A great Colorado must protect, conserve and preserve its water, savor its public lands, honor its rural areas and revamp TABOR.
This summer, I traveled to the Yampa Valley, the San Luis Valley and the North Fork Valley and found they all have a common concern: water. The Colorado River basins must be supported, and the Colorado Water Plan must continue to be enhanced and strongly supported financially to hold true not only to our rivers, but also to Colorado’s future.
A third-generation rancher-farmer told me his operation would not survive in the years ahead because of the lack of water and the cost of irrigating his small farm. At a farm outside Alamosa that grows grains to supply distillers and brewers, the operators worry that their water supply will be affected by development needs in metro areas.
Many rural Coloradans feel strained by the needs of urban areas. Water is not the only concern distinguishing the two, however. Colorado is great because of rural and urban communities, but the rural areas get far less recognition and support.
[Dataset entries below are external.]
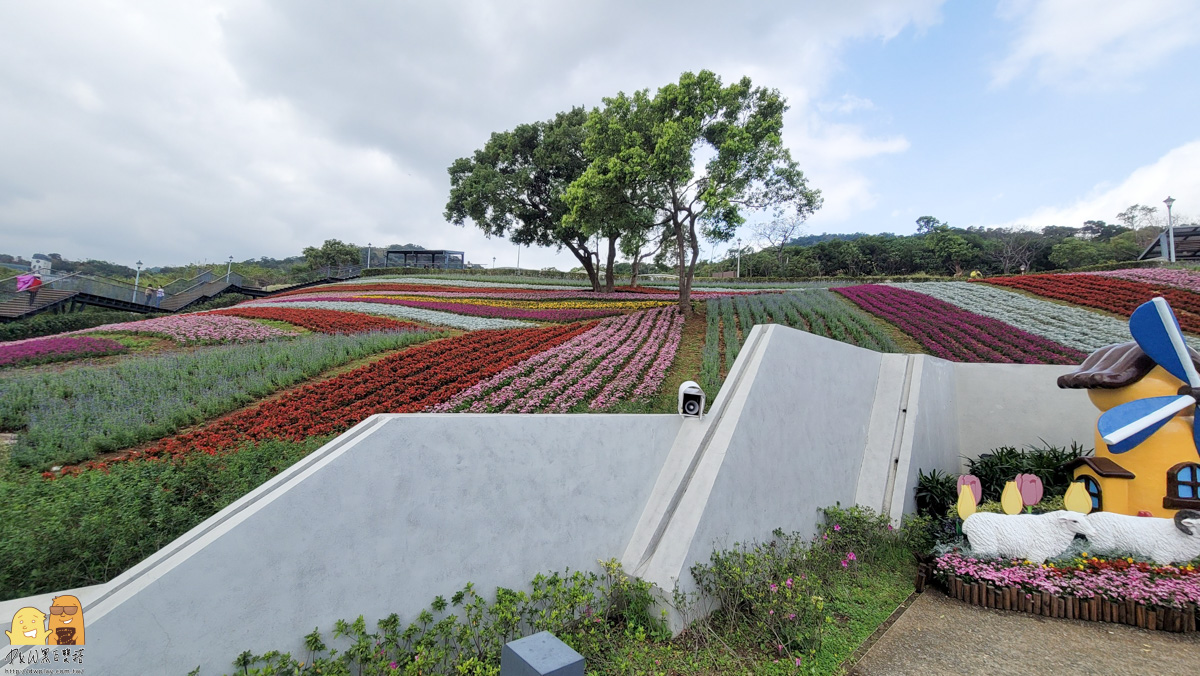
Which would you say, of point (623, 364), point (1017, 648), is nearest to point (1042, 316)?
point (623, 364)

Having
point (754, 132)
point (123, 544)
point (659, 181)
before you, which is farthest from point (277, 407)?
point (754, 132)

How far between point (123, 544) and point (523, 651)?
103 inches

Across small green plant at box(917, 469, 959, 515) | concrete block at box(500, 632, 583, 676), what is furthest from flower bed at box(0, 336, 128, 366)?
small green plant at box(917, 469, 959, 515)

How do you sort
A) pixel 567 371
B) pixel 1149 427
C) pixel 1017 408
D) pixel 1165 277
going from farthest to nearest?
pixel 1165 277 < pixel 567 371 < pixel 1017 408 < pixel 1149 427

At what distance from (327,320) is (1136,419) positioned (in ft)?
47.0

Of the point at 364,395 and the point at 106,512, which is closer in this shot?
the point at 106,512

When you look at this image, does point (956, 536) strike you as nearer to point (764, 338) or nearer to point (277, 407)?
point (764, 338)

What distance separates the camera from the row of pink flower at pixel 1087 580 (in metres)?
4.06

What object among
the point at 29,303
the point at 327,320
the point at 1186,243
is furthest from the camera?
the point at 1186,243

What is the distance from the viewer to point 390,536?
3121 mm

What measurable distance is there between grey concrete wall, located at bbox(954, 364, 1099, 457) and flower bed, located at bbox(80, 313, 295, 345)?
1321 centimetres

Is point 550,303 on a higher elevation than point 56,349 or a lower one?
higher

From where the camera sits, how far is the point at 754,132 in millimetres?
11766

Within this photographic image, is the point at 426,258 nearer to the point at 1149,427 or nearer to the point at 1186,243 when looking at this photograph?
the point at 1149,427
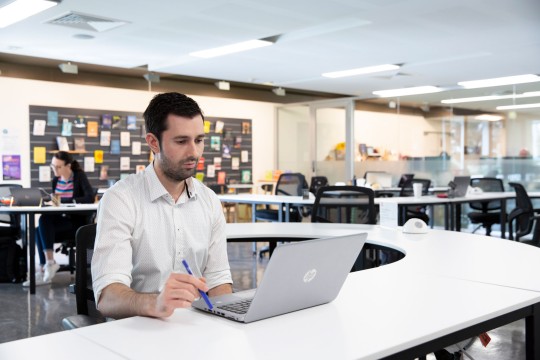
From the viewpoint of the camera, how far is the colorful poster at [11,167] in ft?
29.2

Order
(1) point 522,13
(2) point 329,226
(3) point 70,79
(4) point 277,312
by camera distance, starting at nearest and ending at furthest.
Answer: (4) point 277,312, (2) point 329,226, (1) point 522,13, (3) point 70,79

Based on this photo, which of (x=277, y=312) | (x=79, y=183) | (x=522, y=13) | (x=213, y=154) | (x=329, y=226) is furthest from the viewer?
(x=213, y=154)

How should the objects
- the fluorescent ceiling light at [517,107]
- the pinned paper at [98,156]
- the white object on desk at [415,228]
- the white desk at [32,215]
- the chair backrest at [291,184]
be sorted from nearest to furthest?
the white object on desk at [415,228], the white desk at [32,215], the chair backrest at [291,184], the fluorescent ceiling light at [517,107], the pinned paper at [98,156]

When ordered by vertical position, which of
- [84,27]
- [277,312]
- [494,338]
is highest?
[84,27]

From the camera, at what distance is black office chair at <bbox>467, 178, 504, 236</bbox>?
764 centimetres

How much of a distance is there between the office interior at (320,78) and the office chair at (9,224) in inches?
29.5

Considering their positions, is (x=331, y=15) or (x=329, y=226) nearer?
(x=329, y=226)

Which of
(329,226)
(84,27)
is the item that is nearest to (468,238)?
(329,226)

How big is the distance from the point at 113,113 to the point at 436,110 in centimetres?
592

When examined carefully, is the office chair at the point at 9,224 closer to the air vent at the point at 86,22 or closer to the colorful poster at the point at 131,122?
the air vent at the point at 86,22

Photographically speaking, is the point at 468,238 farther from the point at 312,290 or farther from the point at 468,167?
the point at 468,167

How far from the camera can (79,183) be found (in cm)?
634

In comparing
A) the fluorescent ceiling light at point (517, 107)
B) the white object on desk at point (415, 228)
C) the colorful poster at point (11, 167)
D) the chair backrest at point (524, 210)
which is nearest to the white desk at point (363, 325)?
the white object on desk at point (415, 228)

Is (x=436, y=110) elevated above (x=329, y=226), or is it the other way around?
(x=436, y=110)
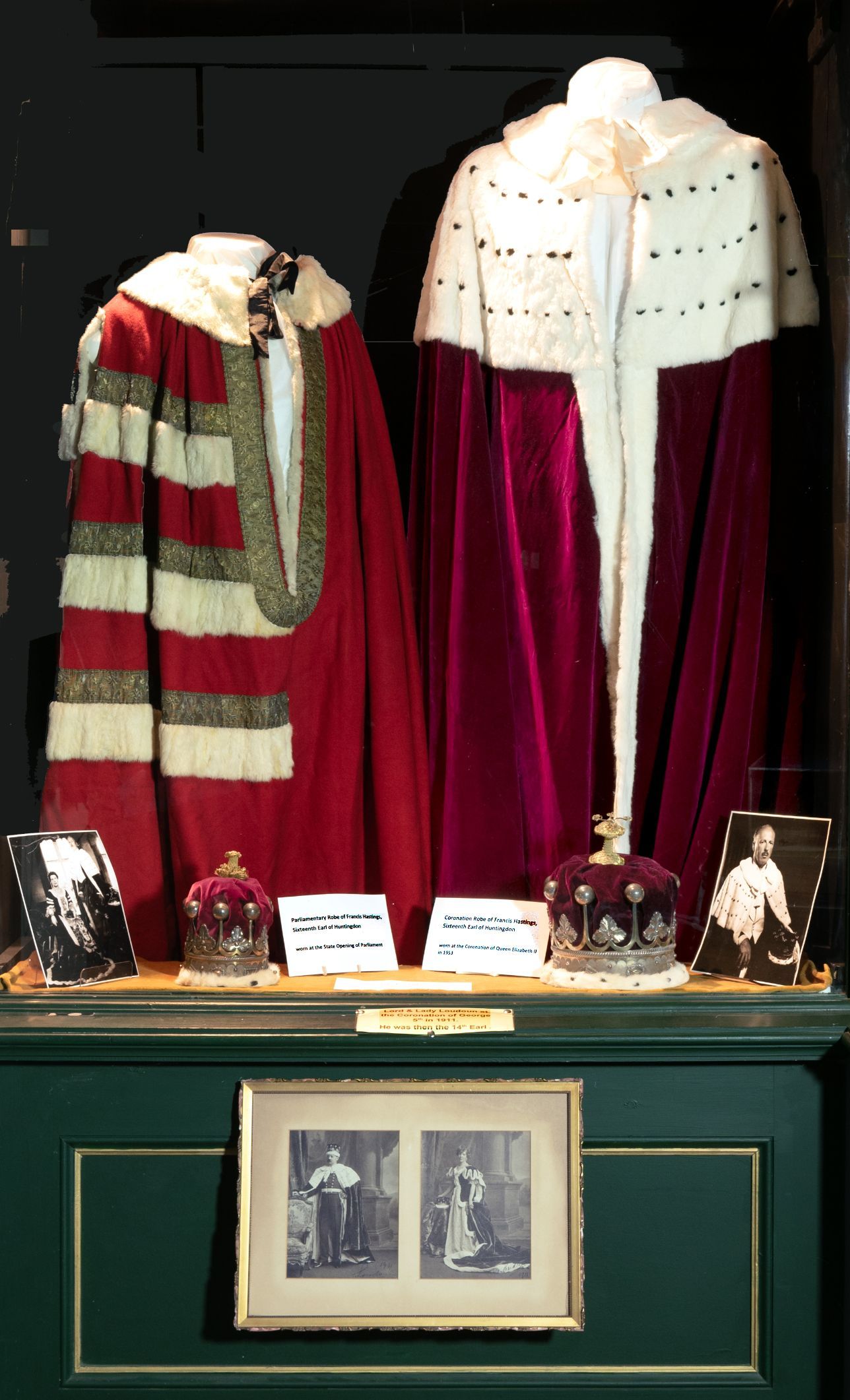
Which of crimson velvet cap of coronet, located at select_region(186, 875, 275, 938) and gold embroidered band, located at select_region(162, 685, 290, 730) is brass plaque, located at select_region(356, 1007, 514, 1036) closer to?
crimson velvet cap of coronet, located at select_region(186, 875, 275, 938)

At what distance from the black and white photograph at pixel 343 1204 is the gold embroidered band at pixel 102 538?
0.91 meters

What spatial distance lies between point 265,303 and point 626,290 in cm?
58

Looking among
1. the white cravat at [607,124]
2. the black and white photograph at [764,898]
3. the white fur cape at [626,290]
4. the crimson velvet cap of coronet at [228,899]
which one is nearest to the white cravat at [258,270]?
the white fur cape at [626,290]

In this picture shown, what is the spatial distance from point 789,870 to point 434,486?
2.69 feet

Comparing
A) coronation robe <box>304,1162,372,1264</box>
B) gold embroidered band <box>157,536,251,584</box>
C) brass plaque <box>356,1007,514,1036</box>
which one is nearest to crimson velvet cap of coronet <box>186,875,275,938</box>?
brass plaque <box>356,1007,514,1036</box>

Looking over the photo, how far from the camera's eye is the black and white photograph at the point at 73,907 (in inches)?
74.9

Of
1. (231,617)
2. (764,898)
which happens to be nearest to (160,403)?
(231,617)

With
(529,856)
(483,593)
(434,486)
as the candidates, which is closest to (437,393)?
(434,486)

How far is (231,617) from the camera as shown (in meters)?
2.05

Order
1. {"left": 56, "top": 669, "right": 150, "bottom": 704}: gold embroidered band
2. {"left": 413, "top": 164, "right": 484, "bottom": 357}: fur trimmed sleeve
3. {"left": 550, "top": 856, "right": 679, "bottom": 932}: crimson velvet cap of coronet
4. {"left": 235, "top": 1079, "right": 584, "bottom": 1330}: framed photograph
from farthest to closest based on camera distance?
1. {"left": 413, "top": 164, "right": 484, "bottom": 357}: fur trimmed sleeve
2. {"left": 56, "top": 669, "right": 150, "bottom": 704}: gold embroidered band
3. {"left": 550, "top": 856, "right": 679, "bottom": 932}: crimson velvet cap of coronet
4. {"left": 235, "top": 1079, "right": 584, "bottom": 1330}: framed photograph

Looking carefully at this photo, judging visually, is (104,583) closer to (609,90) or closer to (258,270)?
(258,270)

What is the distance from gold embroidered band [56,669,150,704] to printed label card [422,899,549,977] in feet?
1.90

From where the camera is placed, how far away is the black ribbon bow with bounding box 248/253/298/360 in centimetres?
206

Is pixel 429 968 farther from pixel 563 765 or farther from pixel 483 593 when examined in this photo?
pixel 483 593
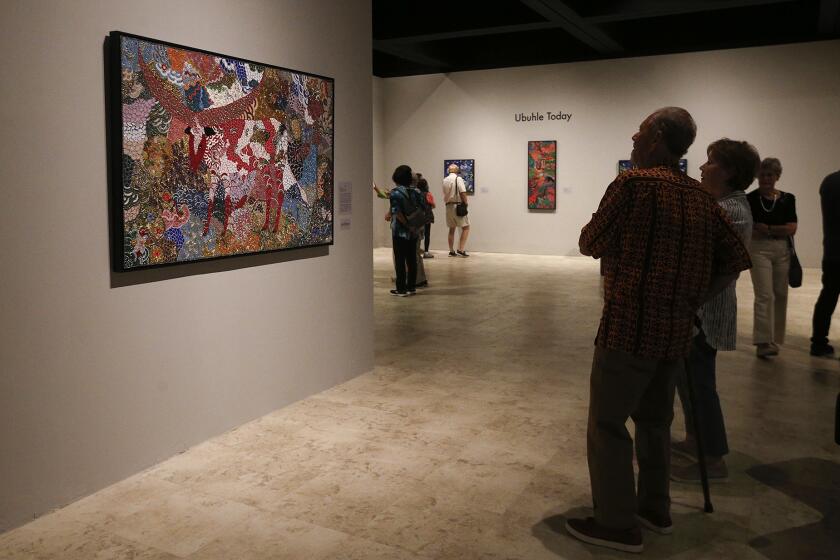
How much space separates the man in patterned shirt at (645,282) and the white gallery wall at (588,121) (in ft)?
38.5

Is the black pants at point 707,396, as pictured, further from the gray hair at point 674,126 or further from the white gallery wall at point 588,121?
the white gallery wall at point 588,121

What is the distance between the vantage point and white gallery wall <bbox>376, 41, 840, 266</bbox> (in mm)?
12992

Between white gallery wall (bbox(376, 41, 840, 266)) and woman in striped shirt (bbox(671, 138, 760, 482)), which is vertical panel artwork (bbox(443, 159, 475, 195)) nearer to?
white gallery wall (bbox(376, 41, 840, 266))

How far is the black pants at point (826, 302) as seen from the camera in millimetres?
6109

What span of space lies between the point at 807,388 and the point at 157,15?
4.83m

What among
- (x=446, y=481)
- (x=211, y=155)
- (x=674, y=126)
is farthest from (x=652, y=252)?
(x=211, y=155)

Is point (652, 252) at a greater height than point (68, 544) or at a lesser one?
greater

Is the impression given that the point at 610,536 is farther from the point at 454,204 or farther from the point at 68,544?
the point at 454,204

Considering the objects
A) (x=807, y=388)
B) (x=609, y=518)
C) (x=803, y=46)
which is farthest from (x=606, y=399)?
(x=803, y=46)

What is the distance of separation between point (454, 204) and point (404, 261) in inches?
195

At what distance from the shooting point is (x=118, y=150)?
11.2ft

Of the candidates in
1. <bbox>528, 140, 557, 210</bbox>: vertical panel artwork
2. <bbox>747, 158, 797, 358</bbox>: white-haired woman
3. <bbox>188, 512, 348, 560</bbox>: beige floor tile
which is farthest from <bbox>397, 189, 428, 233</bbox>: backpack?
<bbox>188, 512, 348, 560</bbox>: beige floor tile

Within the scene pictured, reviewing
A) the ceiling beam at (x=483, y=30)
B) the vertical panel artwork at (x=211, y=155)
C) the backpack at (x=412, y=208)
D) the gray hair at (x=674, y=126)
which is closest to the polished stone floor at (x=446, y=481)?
the vertical panel artwork at (x=211, y=155)

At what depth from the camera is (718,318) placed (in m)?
3.52
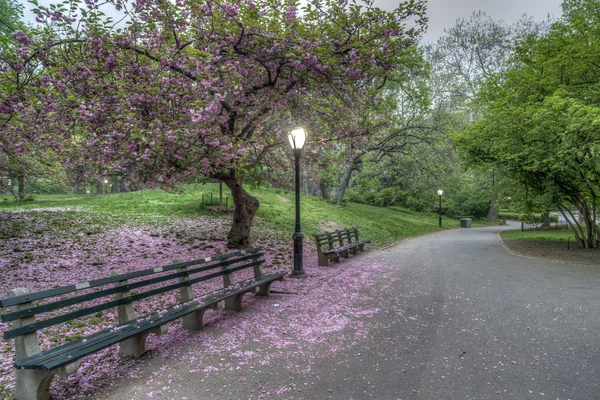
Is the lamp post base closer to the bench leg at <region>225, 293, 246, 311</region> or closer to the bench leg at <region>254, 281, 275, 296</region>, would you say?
the bench leg at <region>254, 281, 275, 296</region>

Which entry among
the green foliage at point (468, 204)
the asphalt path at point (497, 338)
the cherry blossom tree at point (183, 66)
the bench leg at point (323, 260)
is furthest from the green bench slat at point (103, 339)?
the green foliage at point (468, 204)

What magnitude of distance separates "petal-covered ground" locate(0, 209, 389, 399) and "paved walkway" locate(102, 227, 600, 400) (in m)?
0.04

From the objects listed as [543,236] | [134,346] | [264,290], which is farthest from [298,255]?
[543,236]

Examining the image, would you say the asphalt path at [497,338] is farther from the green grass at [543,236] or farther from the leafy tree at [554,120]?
the green grass at [543,236]

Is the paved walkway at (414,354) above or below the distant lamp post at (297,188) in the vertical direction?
below

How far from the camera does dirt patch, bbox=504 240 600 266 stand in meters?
10.5

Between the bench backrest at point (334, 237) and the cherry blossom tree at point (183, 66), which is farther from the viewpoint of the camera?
the bench backrest at point (334, 237)

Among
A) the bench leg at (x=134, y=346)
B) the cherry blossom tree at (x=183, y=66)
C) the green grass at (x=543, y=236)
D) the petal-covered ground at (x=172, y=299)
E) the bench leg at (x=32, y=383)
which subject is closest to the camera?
the bench leg at (x=32, y=383)

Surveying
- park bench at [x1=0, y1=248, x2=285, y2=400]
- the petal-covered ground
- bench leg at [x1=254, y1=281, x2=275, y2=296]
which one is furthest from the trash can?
park bench at [x1=0, y1=248, x2=285, y2=400]

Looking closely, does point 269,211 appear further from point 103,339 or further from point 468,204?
point 468,204

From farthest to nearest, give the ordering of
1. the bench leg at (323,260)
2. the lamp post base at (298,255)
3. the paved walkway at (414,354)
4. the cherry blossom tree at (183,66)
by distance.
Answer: the bench leg at (323,260)
the lamp post base at (298,255)
the cherry blossom tree at (183,66)
the paved walkway at (414,354)

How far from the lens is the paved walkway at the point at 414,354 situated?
10.4 ft

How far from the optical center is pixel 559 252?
12.0 m

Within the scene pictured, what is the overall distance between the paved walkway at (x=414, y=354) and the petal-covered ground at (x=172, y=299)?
0.13 feet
Rural Colorado has a small tax base, fewer teachers with adequate salaries, inadequate broadband services, roads and transportation issues, and communities losing jobs and longtime businesses.
Colorado’s public lands must be left to stand as they always have: a gift to the people. Drill, but not on public lands. Colorado cannot even be imagined as a great Colorado if the lands that have inspired our interest in the outdoors, the signing of the Wilderness Act, and the establishment of so many national parks and monuments are sold or damaged to the extent that the land cannot be what it was. The authentic experience with nature provided to us all through these lands provides the “soul” of who we are as Coloradans.
Our state’s members of Congress must join in bipartisan friendship to produce programs in partnership with the state to enhance the care of our public lands. Thousands of people are hiking the trails, fishing our streams and hunting. But there must be additional help to preserve these areas. Our national leaders could join to build a state-federal work program, through which people can be paid for preserving the trails and sustaining operations.
Last but not least, Colorado can be greater with better income. The state must be able to make and keep more revenue. The people must remove most of TABOR, the Taxpayer’s Bill of Rights. Keep the part that requires the people to vote whether they support a tax increase. But take away the rest.
Lucia Guzman, a Denver Democrat representing Senate District 34, is former state Senate minority leader.